I embraced them all, one by one. 'I don't know if I'll be back,' I said.

They all embraced me again, and then I headed downhill, to the sally port from which Aristagoras had come.

Paramanos came with me. When I turned to look at him in the moonlight, his eyes sparkled. 'You need a keeper,' he said.

A party of Aristagoras's men was carrying his body through the gate. A young man had his s.h.i.+eld over his shoulder. We followed them.

If there were Thracians, we didn't see them, although we could hear screams and occasional sounds of fighting from lower in the town. We followed the body up two narrow alleys and a long staircase set into an outer wall, and then we were at a torch-lit gate. It was a small place, compared with Kallipolis. There were two sentries, and they were too young and raw to have gone with the sortie.

I don't know what I expected, honey. I think that I thought that she would throw herself into my arms and weep. It wasn't that way at all, of course.

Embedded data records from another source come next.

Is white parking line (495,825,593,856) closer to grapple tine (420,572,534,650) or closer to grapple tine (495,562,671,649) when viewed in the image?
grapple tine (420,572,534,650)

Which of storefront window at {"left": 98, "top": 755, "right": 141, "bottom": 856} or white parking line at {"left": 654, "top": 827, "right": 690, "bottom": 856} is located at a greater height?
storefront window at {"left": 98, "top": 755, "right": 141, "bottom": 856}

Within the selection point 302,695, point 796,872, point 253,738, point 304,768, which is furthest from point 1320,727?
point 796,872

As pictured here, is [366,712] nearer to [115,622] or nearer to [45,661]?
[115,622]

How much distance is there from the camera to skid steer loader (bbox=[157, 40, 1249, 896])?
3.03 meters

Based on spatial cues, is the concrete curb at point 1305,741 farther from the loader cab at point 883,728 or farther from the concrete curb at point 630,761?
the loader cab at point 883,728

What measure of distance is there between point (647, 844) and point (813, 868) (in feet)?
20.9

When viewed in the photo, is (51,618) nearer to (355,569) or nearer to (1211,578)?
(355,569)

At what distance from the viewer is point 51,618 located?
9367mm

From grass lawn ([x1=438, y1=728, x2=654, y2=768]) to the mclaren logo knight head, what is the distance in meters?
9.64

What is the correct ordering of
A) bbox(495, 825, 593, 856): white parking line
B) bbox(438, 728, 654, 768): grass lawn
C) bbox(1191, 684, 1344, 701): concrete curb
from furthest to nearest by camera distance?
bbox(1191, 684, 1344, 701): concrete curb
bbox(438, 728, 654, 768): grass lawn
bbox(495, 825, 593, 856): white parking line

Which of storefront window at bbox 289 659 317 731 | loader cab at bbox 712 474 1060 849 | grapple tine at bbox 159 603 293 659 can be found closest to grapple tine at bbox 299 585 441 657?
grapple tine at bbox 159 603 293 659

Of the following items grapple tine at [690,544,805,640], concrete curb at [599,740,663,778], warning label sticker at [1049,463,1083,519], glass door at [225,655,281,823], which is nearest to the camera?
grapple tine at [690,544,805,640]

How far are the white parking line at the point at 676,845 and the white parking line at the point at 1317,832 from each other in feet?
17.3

The hall was small, and she was waiting to receive the body. Her handmaidens were around her, and they took his body the man I'd beheaded an hour before and they washed it. She caught my eye and started. She raised an eyebrow that was all the greeting I got and then went back to her task. Her role. Like a priestess, she had her part to play, and she played it well.

An old woman sewed the head back on. While that happened, I stepped up next to Briseis. She bowed.

'Lord Arimnestos,' she said. 'We are honoured.'

She bowed to me imagine, Briseis the untouchable bowing to Doru the slave. It was all like a dream.

'I am a poor hostess,' she said, and led the way out of the hall, on to a balcony over the sea.

I still expected an embrace.

'I killed him,' I said quietly, and I think I smiled.

She nodded. 'I know that,' she said. 'And I thank you. Now go. You should not be here.'

'But-' I couldn't believe it. She was pregnant again, I could tell about three months. But her beauty was unchanged, and her power over me. 'But I came to rescue you.'

Such things, once said, sound very weak indeed.